Friday, 19 Apr 2024

Incest Scandal Sets Off a New #MeToo Movement in France

PARIS — The testimonies have surfaced by the hundreds.

“I was 8, I was abused by my uncle,” read one post on Twitter. “My father, from 7 to 14 years old,” another tweet said. “It was supposed to be a vacation, which quickly turned into a nightmare,” someone else posted.

A scandal involving a prominent French intellectual accused of sexually abusing his teenage stepson has prompted a wave of testimonies on social media from people in France who say they were also victims of incest, shedding light on what campaigners say is a major problem.

Just as the #Metoo movement gained momentum on social networks three years ago, France’s current reckoning on incest has been driven by a hashtag, #Metooinceste, under which some 20,000 tweets had been posted as of Monday afternoon. Hundreds of the posts were wrenching accounts from people who said they had been sexually abused as children by adult family members.

“Victims’ voices are getting louder,” said Patrick Loiseleur, the vice president of Facing Incest, a French organization that has advocated for better recognition of the extent of the issue.

French law defines incest as a sexual relationship between two people who are related to each other to a degree where marriage is prohibited, including between siblings or between stepparents and stepchildren. But French law criminalizes incest only in the case of sexual abuse, such as rape or a sexual relationship between an adult and a minor.

The deluge of testimonies on Twitter have come in the wake of the scandal surrounding Olivier Duhamel, a prominent political scientist and TV commentator, who was accused by his stepdaughter, Camille Kouchner, of having abused her twin brother, starting when he was 14. Such abuse would be considered incest under French law, even though the boy was Mr. Duhamel’s stepson.

In a book released 11 days ago, “La Familia Grande,” Ms. Kouchner recounts how Mr. Duhamel abused her brother at night before he went to bed for a period of about two to three years. She writes that her brother, who told her about the abuse, had asked her to keep “this secret.”

“Anger didn’t come right away,” Ms. Kouchner writes. “Misunderstanding persisted for a long time, followed by silence, for an even longer time.”

A study released in November by Facing Incest and the polling firm Ipsos revealed that one in 10 French people say they have been the victim of incest, a proportion that has increased over time as more people have felt emboldened to come forward. According to the polling firm, the proportion was 3 percent in 2009 and 6 percent in 2015.

Brigitte Macron, the French first lady, told TF1, a French TV station, on Sunday, “It is absolutely necessary that these actions are known, and that these actions are not silenced.”

Mr. Loiseleur said, “Incest is like the elephant in the room that nobody wants to see,” adding, “It is the most widespread form of sexual violence and the least talked about.”
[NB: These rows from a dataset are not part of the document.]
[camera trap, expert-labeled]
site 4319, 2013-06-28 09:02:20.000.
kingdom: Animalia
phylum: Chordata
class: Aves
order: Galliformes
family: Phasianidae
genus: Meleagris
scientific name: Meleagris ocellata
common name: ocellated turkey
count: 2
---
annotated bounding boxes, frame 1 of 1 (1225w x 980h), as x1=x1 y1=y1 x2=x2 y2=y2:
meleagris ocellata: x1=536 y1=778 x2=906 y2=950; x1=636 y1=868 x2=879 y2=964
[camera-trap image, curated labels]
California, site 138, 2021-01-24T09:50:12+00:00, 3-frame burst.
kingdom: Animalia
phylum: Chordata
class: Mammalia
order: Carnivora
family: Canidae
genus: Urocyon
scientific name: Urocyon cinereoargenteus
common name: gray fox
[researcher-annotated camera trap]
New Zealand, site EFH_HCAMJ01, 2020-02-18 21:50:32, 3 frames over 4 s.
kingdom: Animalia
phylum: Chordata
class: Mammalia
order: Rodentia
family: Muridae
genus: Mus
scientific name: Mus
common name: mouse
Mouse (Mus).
Similar to the scandal around the pedophile writer Gabriel Matzneff, the allegations against Mr. Duhamel have caused a significant stir within the French establishment. Mr. Duhamel was a towering figure as the head of the governing board overseeing the prestigious Sciences Po university in Paris and president of “Le Siècle,” an elite social club in the capital. Suspicions have grown over the past two weeks about who might have known about the accusations and kept silent.

Frédéric Mion, the director of Sciences Po, who according to the newspaper Le Monde had known about the allegations since 2018, has been under pressure from his students to step down. Élisabeth Guigou, a former justice minister and close friend of Mr. Duhamel, resigned last week as the head of a committee on sexual violence against children, but she said she had been unaware of the alleged abuse.

Mr. Loiseleur said incest needed to be identified “as a public health issue that requires significant resources.” His organization has long called on the authorities to make incest a specific crime, with no statute of limitations.

France recently extended the statute of limitations for rape against a minor to 30 years, from 20 years, and two bills that would create an age of consent for sexual relationships with a minor will soon be introduced for examination in Parliament.

French laws prohibit sex between an adult and a minor under the age of 15, but it is not automatically considered rape. Further circumstances, such as the use of coercion, threats, or violence, are necessary to characterize such sexual relationships as rape.

Alexandra Louis, a French lawmaker, said that she was working on a bill that would effectively criminalize incest and strengthen the criminalization of sexual relationships between an adult and a minor under the age of 15.

In many cases at the moment, she added, “Incest has no real consequences in terms of criminal punishment.”